Get to know CohēCiv.

Why CohēCiv Exists

Digital exposure is no longer an edge case. It is foundational to how individuals and institutions operate, compete, and endure. Yet most responses remain reactive – focused on compliance, incident response, or defensive posture after compromise.
CohēCiv exists to close the gap between how sophisticated actors understand risk and how most organizations prepare for it. We translate intelligence tradecraft into practical, behavior-centric approaches that reduce exploitable surface area before adversaries arrive.
Our work is not about perfect security. It is about realistic resilience – grounded in how people actually behave under pressure.

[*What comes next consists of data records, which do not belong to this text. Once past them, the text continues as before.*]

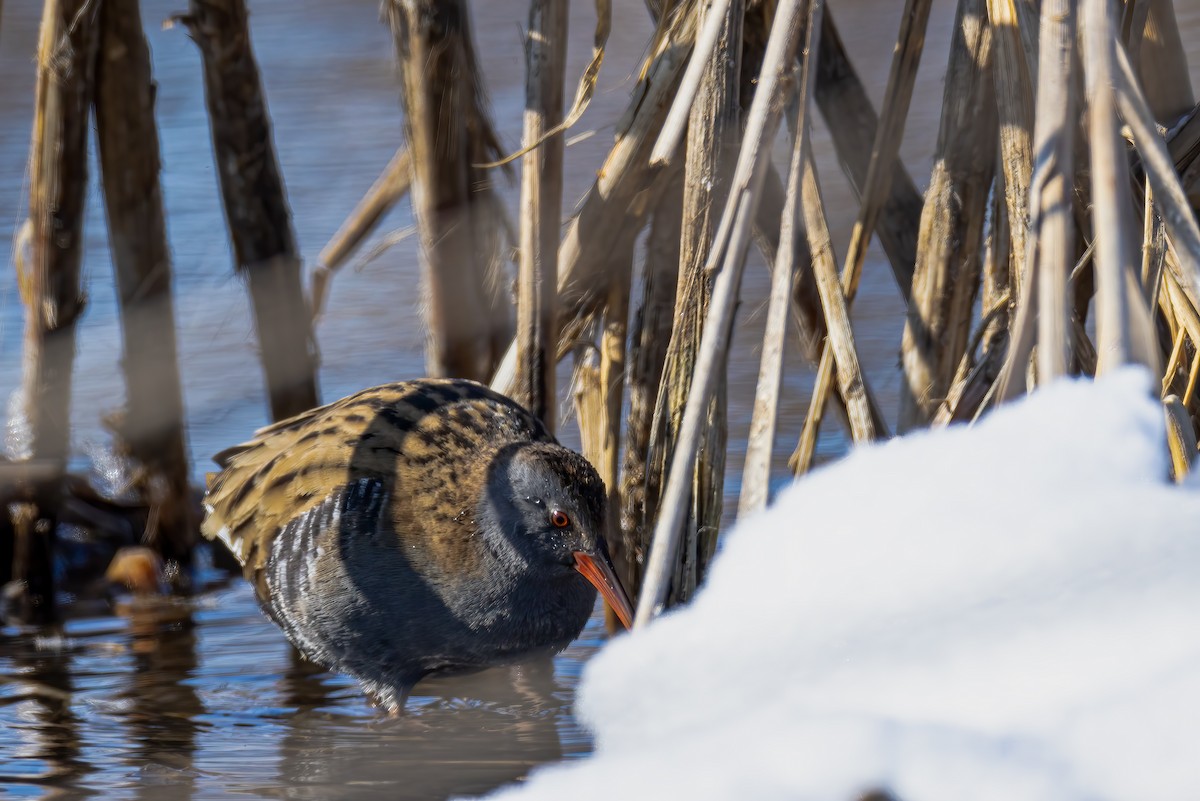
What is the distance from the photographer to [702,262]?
2855 millimetres

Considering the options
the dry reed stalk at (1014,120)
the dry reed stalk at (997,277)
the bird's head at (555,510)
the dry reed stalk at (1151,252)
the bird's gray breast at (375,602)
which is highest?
the dry reed stalk at (1014,120)

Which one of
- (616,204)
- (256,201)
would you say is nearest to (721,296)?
(616,204)

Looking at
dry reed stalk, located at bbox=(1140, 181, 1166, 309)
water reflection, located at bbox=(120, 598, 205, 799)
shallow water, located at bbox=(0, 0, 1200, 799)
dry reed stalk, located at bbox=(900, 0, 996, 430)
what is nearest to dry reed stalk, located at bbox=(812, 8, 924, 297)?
dry reed stalk, located at bbox=(900, 0, 996, 430)

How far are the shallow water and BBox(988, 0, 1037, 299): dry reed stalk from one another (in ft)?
3.02

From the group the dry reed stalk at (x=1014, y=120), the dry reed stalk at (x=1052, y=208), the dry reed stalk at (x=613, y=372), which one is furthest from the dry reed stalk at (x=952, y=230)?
the dry reed stalk at (x=1052, y=208)

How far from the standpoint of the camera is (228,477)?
12.8 feet

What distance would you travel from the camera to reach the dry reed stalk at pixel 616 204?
2982 mm

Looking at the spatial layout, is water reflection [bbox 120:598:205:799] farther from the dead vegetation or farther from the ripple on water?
the dead vegetation

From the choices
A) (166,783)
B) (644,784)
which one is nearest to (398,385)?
(166,783)

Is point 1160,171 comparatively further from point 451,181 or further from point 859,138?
point 451,181

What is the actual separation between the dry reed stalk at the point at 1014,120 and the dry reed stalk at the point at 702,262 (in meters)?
0.48

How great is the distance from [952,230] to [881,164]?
7.7 inches

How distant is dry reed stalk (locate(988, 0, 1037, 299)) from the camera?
265 centimetres

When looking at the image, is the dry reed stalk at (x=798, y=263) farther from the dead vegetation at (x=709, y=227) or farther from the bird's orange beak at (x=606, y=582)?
the bird's orange beak at (x=606, y=582)
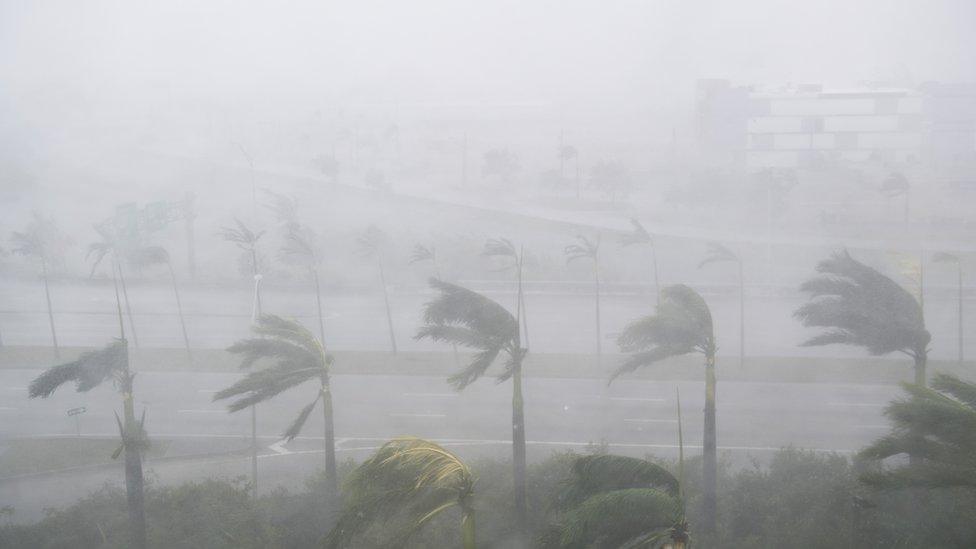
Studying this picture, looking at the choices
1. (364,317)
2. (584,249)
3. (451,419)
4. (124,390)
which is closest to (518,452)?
(124,390)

How We See the Digital Risk Landscape

Threat actors do not exploit technology alone. They exploit patterns of human behavior, institutional friction, and the seams between systems.
The most persistent vulnerabilities are rarely technical. They are operational: inconsistent practice, misaligned incentives, and the assumption that awareness automatically produces resilience.
We approach digital risk as a human problem with technical dimensions – not the reverse. That means focusing on decision architecture, cognitive load, and real-world constraints, rather than idealized policies that assume perfect compliance.
Organizations that endure do more than harden infrastructure. They build adaptive capacity into how people work, communicate, and make decisions when conditions are imperfect.

Background & Perspective

CohēCiv is informed by experience across intelligence operations, counterintelligence, and strategic advisory work in adversarial environments. This includes time inside government, supporting private-sector organizations navigating geopolitical risk, and working directly with individuals exposed to persistent targeting.
The methods we apply draw from operational security doctrine, behavioral science, and the tradecraft used to protect high-risk populations. We have seen what holds when adversaries are patient, well-resourced, and adaptive – and what fails when organizations rely on procedural theater instead of outcome-driven practice.
Our perspective is shaped by proximity to consequence. We have seen how digital exposure becomes a vector for coercion, compromise, and reputational collapse. That reality informs how we build frameworks, conduct assessments, and advise clients.